You risk becoming a victim of industrial espionage
What would happen if your fiercest competitor suddenly had access to all your sensitive data? While it may sound like a horror scenario, it’s actually quite common nowadays: Industrial espionage, often also referred to as corporate espionage, is becoming a more and more convenient way to gain a competitive advantage in a world where everything is connected to the internet.
Decades worth of effort may be at risk if your data is exposed. Confidential notes, legal agreements, R&D results, sensitive contracts of any kind – if there is a way to access all those documents and more, you should be seriously worried.
The Bottom Line
Few eSignature providers, if any, would admit to a “backdoor” that allows them to circumvent your encryption. But it may just be a simple case of wording: Look out for things like the “rule of least privilege”, or a type of encryption that forces you to send along the decryption key – supposedly for convenience, to be delivered to and only used by the recipient.

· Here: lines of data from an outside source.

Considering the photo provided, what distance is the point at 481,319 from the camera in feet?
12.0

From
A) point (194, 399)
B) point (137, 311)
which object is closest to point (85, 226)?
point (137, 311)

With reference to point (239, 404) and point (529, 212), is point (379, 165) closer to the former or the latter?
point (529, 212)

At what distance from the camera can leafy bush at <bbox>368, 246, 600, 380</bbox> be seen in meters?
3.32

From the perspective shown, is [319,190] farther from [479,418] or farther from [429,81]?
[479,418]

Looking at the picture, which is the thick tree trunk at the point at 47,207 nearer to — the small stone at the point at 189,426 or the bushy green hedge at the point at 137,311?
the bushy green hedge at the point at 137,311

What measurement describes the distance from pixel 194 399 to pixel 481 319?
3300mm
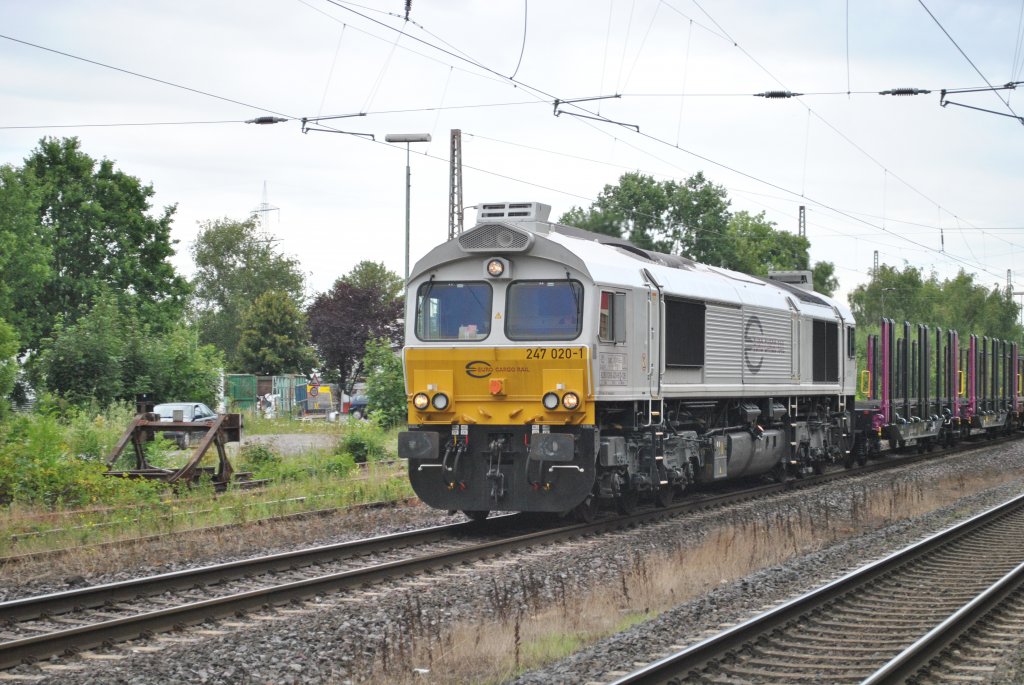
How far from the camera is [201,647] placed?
8.78m

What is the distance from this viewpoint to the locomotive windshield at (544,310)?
47.9ft

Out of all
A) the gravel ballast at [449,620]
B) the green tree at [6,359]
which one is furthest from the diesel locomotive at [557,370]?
the green tree at [6,359]

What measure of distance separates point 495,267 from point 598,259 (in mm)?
1340

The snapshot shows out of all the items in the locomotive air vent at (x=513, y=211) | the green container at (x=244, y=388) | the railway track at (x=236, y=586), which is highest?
the locomotive air vent at (x=513, y=211)

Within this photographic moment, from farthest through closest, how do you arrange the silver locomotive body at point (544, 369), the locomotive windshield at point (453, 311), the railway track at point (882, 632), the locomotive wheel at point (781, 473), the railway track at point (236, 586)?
the locomotive wheel at point (781, 473) < the locomotive windshield at point (453, 311) < the silver locomotive body at point (544, 369) < the railway track at point (236, 586) < the railway track at point (882, 632)

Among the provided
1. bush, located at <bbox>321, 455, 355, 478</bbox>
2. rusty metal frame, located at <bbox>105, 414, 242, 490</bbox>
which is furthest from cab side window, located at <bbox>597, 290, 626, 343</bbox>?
bush, located at <bbox>321, 455, 355, 478</bbox>

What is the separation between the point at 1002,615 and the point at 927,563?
3.02 m

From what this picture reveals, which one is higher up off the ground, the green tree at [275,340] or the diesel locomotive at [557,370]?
the green tree at [275,340]

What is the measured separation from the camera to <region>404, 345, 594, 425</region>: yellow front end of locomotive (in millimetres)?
14289

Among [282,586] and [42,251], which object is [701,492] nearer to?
[282,586]

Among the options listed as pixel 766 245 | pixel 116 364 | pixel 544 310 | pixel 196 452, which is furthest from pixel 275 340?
pixel 544 310

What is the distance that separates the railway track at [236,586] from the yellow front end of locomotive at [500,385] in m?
1.47

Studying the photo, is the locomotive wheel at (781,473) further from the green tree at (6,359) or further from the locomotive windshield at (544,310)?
the green tree at (6,359)

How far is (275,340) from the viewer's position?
250 ft
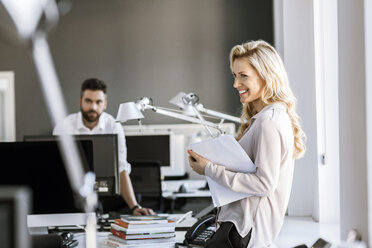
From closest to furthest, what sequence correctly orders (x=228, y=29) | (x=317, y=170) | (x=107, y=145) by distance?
(x=107, y=145)
(x=317, y=170)
(x=228, y=29)

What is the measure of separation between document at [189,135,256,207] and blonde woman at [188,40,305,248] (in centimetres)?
3

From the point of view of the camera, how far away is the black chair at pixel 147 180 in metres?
4.59

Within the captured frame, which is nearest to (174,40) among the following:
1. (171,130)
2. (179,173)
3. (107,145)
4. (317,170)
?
(171,130)

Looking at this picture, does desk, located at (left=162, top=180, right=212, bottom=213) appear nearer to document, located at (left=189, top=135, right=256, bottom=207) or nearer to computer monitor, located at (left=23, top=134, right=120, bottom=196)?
computer monitor, located at (left=23, top=134, right=120, bottom=196)

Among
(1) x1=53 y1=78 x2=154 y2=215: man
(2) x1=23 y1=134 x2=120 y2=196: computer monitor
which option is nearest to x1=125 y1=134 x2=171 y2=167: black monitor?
(1) x1=53 y1=78 x2=154 y2=215: man

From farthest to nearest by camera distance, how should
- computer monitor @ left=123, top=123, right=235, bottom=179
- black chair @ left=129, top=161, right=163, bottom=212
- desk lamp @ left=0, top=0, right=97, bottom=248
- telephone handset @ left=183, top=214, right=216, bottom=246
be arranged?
computer monitor @ left=123, top=123, right=235, bottom=179
black chair @ left=129, top=161, right=163, bottom=212
telephone handset @ left=183, top=214, right=216, bottom=246
desk lamp @ left=0, top=0, right=97, bottom=248

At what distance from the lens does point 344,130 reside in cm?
174

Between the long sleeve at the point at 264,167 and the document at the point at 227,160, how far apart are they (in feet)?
0.11

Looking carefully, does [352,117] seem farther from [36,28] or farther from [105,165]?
[36,28]

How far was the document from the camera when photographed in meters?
1.80

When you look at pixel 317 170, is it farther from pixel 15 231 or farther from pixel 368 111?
pixel 15 231

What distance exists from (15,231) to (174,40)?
593 centimetres

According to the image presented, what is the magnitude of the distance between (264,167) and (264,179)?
0.13 feet

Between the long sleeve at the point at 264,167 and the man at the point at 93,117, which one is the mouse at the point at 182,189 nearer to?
the man at the point at 93,117
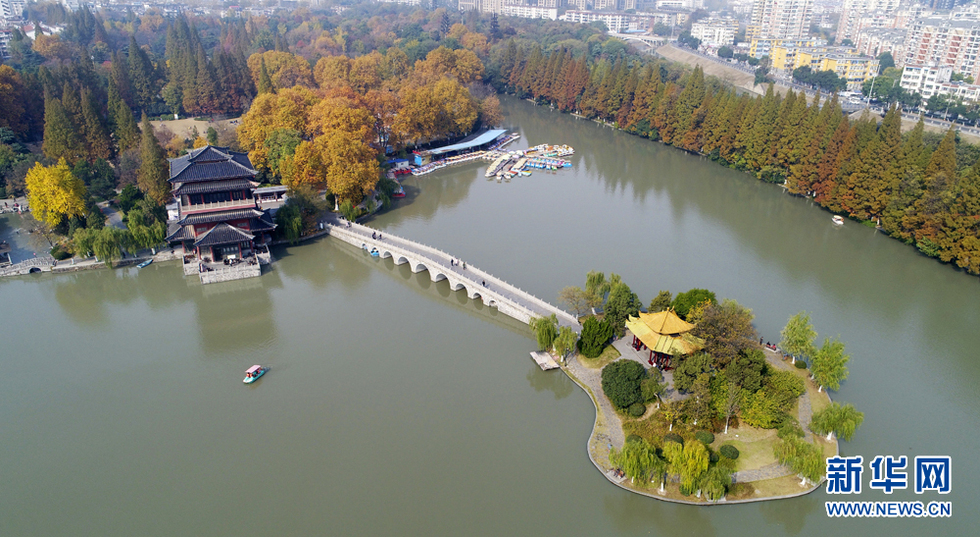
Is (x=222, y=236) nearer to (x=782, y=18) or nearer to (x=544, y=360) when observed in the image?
(x=544, y=360)

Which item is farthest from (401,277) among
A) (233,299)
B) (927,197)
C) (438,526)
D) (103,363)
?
(927,197)

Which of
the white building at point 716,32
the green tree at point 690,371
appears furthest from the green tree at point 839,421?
the white building at point 716,32

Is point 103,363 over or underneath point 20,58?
underneath

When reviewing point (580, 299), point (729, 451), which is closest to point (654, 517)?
point (729, 451)

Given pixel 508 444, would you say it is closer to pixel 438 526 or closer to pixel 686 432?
pixel 438 526

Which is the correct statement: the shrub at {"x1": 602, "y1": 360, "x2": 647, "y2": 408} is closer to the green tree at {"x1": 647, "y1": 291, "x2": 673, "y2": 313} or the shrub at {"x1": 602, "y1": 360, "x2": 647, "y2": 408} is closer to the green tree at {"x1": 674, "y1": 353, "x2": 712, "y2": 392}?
the green tree at {"x1": 674, "y1": 353, "x2": 712, "y2": 392}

Backdoors come in many shapes and sizes. Luckily, at the end of the day, it’s a matter of black or white which, when you dig deep enough, is quite easy to define.
The only way to prevent access by anyone – employees, hackers, governments – through any means – backdoors, “privileges” – is to remove external access altogether.
By using asymmetric, full end-to-end encryption, documents are encrypted on your local machine, and never touch any other point of contact in an unencrypted state. The key to decrypt is unique, and sent directly to the recipient by you, using any means you deem safe. No other party along the way has technological or legal means to access your data – period.
Because if your data can be accessed, it will. It’s only a matter of time – don’t risk it.